Poi c’è la comune consapevolezza che Stati Uniti e Italia sono ‘condannati’ a essere amici e alleati, quali che siano i leader e i partiti al potere: l’atlantismo, insieme con l’europeismo, è una delle due stelle polari di ormai quasi 70 anni di politica estera repubblicana.
Tutto ciò ammesso, Monti è proprio il leader di cui gli Stati Uniti e la Casa Bianca hanno bisogno, oggi, in Italia e in Europa: uno che può barattare la sua credibilità, bene raro in genere fra gli italiani e non diffusissimo fra gli europei, con la fiducia, prodotto di cui invece gli americani, dispensatori d’ottimismo, sono ricchi. Il Professore ha misura e autorevolezza: doti che avrebbero turbato Bush jr e, magari, messo un po’ a disagio il più spontaneo Clinton, ma che s’addicono allo stile e ai gusti di Obama.
Inoltre, Monti ha qualcosa in più della Merkel per essere interlocutore ideale nel dialogo economico Europa-America: non si contenta di predicare il rigore; picchia sul tasto della crescita, che fa vibrare le corde di Obama (il presidente ha bisogno di vedere ripartire economia e occupazione per blindare la rielezione il 6 novembre).
E siccome Cameron è troppo poco europeo per fare da ponte tra Ue e Usa e Sarkozy è troppo sotto elezioni per essere sicuramente affidabile nel medio termine, ecco che Monti si trova in prima fila. E l’avallo di Obama ne aumenta l’influenza nell’Unione: se Mario porta a Barack un messaggio di Angela, avrà pure una risposta da recapitarle, “bene il rigore, ma ora la crescita”.

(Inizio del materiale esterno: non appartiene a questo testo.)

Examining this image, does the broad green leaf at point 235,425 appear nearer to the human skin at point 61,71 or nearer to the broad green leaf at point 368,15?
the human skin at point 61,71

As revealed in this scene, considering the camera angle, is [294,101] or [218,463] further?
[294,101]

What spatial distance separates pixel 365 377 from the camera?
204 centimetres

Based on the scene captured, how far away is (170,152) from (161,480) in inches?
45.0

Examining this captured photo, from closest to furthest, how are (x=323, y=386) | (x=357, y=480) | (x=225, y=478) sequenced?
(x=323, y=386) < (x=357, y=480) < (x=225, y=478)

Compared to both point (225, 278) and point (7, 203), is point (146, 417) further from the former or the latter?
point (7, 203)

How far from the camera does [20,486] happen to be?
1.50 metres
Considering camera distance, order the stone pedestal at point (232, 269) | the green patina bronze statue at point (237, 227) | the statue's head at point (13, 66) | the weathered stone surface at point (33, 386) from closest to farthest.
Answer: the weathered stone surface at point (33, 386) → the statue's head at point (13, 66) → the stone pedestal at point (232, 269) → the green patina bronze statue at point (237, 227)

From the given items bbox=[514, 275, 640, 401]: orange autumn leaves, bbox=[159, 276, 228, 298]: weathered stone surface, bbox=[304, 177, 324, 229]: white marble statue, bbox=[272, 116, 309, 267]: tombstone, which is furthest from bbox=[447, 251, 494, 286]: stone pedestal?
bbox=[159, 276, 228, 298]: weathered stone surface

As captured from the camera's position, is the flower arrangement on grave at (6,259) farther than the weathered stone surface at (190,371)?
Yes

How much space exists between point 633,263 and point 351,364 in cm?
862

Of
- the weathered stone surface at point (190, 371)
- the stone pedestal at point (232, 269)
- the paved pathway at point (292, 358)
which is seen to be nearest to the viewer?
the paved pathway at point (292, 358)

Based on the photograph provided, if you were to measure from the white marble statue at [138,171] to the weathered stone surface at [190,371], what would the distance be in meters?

La prova? Di solito, la visita di un premier nostrano alla Casa Bianca fa versare fiumi d’inchiostro alla stampa italiana ed emoziona poco l’americana. Stavolta, il trionfo mediatico è stato americano: copertina di Time, interviste alla tv pubblica Pbs e al WSJ, articoli positivi su NYT e WP. Difficile fare meglio. A fare peggio, è l’Europa rimasta a casa: la Grecia vacilla, i mercati s’impazientiscono. Mario, pensaci tu! Giovedì, a Strasburgo, al Parlamento europeo, cantagliela chiara. Obama è con te. E, in un film di George Lucas, basterebbe.